The heavy investment in renewables, a weaker-than-expected trajectory for electricity demand partly caused by the spread of energy-efficient technologies, and significant coal-to-gas switching in North America have combined to limit the recent pace of global emissions growth.
Renewables excluding large hydro prevented the emission of 1.3 billion metric tons of CO2 in 2014, according to the report Global Trends in Renewable Energy Investment 2015, published in March by UNEP-Frankfurt School and drawing on work by BNEF. This figure will rise further in 2015.
Nevertheless, the trend line on climate remains clearly the wrong one, even if it does not look quite as steep as it did previously. According to NASA, 2014 was the hottest year ever for the Earth and nine of the 10 hottest years have been since 2000 (the other one being 1998). This year is on track to beat last year’s record.
Meanwhile, the average CO2 content of the atmosphere at Mauna Loa in Hawaii in 2014 was 398.55 parts per million, up just over two points compared to 2013, up 21.06 points compared to 2004 and 82.58 points since 1959, the first time the observatory made that measurement. There is no sign at all of this long-term trend changing – in September 2015, the CO2 content was 2.38 points up on the same month of 2014.
At the current rate, even if the world managed to hold emissions at the current level, atmospheric CO2 would hit 450ppm, in terms of annual average, in either 2038 or 2039. If emissions go on increasing for many years yet, the 450 level – deemed by climate scientists as the maximum compatible with increases in temperature of less than two degrees Celsius – could be reached in the early 2030s.
PARIS AND BEYOND
The line-up of countries for Paris looks very different from that at Copenhagen, with some of those shifts happening recently. The European Union is as enthusiastic as ever, although the new majority Conservative government in the U.K. has been making unfriendly policy moves on renewables and the Polish election this weekend has delivered a win for the Law and Justice party, which may dig its heels in deep over domestic coal. China has done a deal with the U.S. on emissions. India is more enthusiastic about renewables and more flexible than before, even if it continues to complain about climate justice.
The biggest changes, though, are among the ranks of the hydrocarbon exporters. Saudi Arabia and the oil giants have been unnerved by the plunge in the crude price and may be even more inclined to be obstructive if they think their future market is in danger. They may, however, find that Australia and Canada are no longer soul-mates – this autumn has seen Tony Abbott’s replacement by Malcolm Turnbull in the former, and the election victory of Justin Trudeau’s Liberals in the latter.
No doubt, in December, the world’s governments will say that they have made a breakthrough contribution to averting climate change, putting previous COP meeting disappointments behind them. Two big question marks will be whether they agree on some mechanism to review progress on the commitments made in Paris, and whether they incorporate some way of tightening them if that proves necessary.
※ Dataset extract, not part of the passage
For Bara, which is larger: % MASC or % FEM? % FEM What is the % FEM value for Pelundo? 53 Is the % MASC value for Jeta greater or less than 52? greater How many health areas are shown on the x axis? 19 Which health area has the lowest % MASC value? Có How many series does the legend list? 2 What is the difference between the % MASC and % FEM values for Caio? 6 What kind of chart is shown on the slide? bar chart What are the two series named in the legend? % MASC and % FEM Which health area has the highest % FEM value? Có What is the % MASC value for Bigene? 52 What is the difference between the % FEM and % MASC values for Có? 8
I predict, however, that it will not be long before the focus switches back to private sector companies and investors, and their own independent initiatives. To borrow Lagarde’s metaphor, the private sector is doing a lot that will contribute to reducing the risk of humanity being “toasted and roasted”. It has started to make the low-carbon transition look more feasible, and lowered the likely costs of doing it.
[1] These estimates exclude subsidies and tax credits.
[2] Electricity consumption figures are from the International Energy Agency, GDP figures are from the OECD.